Like the green shirt holder, the everyday spotted pullover holder gets €300. The complete prize pot for green is somewhat bigger, however, at €128,000, contrasted with the spotted shirt’s €107,250.
The white youthful rider’s shirt is next. The best U-25 rider on each stage gets €500 and the leader every day takes €300. In Paris, €20,000 goes to the victor, with second, third, and fourth in the opposition likewise awarded for a fantastic complete of €66,500 in the fight for white.
To wrap things up, there’s the combativity prize. On every street stage, the rider decided to be the most confrontational will procure €2,000, with the super-combat if grant victor in Paris winning €20,000 for a sum of €56,000 in the prize pot.

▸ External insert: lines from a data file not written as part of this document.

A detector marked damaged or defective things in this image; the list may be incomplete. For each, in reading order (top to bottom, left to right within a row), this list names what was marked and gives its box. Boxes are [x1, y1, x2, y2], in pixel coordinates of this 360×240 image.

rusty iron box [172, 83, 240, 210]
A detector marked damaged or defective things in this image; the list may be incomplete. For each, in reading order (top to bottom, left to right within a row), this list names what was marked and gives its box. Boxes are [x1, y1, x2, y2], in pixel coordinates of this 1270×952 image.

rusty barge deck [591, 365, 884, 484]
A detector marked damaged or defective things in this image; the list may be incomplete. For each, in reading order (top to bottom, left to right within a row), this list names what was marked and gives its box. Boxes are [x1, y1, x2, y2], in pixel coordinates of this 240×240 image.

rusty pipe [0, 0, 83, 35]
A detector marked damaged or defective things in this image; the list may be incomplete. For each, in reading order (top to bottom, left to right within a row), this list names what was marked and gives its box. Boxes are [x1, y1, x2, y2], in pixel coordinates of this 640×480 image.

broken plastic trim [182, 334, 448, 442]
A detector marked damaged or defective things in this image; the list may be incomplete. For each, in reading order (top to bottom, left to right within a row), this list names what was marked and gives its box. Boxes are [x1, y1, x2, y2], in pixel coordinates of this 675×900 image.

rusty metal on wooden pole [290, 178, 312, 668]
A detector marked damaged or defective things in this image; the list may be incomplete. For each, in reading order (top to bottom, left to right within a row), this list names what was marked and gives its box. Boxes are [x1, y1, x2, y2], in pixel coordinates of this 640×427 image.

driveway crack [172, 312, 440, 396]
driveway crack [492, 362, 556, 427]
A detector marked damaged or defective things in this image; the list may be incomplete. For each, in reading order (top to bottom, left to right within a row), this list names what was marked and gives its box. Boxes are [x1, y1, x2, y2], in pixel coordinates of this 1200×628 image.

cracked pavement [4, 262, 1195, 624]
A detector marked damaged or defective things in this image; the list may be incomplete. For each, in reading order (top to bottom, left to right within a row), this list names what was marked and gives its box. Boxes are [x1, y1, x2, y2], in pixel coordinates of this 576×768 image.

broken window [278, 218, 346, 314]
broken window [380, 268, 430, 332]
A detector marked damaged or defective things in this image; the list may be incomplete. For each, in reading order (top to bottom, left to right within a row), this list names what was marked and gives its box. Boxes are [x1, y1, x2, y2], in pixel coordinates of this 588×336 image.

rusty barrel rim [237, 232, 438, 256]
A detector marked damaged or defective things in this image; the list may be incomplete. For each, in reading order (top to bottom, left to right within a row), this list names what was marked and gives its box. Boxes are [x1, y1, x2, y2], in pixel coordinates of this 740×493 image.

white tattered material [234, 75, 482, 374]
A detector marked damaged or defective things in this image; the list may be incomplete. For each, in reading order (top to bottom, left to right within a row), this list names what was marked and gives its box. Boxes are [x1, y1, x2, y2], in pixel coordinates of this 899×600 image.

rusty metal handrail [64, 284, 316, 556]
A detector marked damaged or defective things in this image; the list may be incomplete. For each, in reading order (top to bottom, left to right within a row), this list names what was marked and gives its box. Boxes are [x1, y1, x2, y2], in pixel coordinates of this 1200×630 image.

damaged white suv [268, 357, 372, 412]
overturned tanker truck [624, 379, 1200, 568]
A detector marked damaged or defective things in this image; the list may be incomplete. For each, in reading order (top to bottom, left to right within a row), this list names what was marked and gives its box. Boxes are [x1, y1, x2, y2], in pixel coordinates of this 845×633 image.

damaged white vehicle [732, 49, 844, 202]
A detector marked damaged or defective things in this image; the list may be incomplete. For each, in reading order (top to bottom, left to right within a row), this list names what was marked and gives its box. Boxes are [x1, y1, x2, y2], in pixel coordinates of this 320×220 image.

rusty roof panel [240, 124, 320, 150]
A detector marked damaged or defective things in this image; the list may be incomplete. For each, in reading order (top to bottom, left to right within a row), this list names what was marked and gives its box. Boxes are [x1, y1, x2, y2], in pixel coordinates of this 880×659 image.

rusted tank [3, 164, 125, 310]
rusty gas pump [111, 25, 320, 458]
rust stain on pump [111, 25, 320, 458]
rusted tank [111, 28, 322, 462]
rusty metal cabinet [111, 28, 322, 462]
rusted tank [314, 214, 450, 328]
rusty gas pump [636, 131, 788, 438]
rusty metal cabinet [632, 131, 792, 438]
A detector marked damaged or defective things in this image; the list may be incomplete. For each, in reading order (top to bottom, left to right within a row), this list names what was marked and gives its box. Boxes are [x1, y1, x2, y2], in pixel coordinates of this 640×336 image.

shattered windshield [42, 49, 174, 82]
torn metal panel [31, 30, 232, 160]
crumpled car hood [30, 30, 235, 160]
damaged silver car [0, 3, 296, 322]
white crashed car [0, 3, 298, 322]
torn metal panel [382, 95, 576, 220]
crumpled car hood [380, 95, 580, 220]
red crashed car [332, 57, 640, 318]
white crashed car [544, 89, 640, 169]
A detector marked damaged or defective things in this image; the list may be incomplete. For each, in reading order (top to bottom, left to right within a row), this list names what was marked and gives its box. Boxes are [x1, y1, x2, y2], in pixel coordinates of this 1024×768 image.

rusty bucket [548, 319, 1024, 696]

That all amounts to the title figure of €2,282,000, then. Yet again, it’s important to coordinate and spread the money around, and afterwards, it occurs after it’s awarded.
Riders customarily pool all their prize money, with one rider in each designated as the group bookkeeper. A portion of prize money is likewise given to the diligent group staff.
Groups and patrons likewise grant extraordinary execution rewards; however, the sums are seldom made public. Progress in the Tour de France is rewarded by far superior agreements for the accompanying seasons, with a Tour de France champ frequently set to procure somewhere in the range of three and 5,000,000 for every season – among the most extravagant agreements in the game.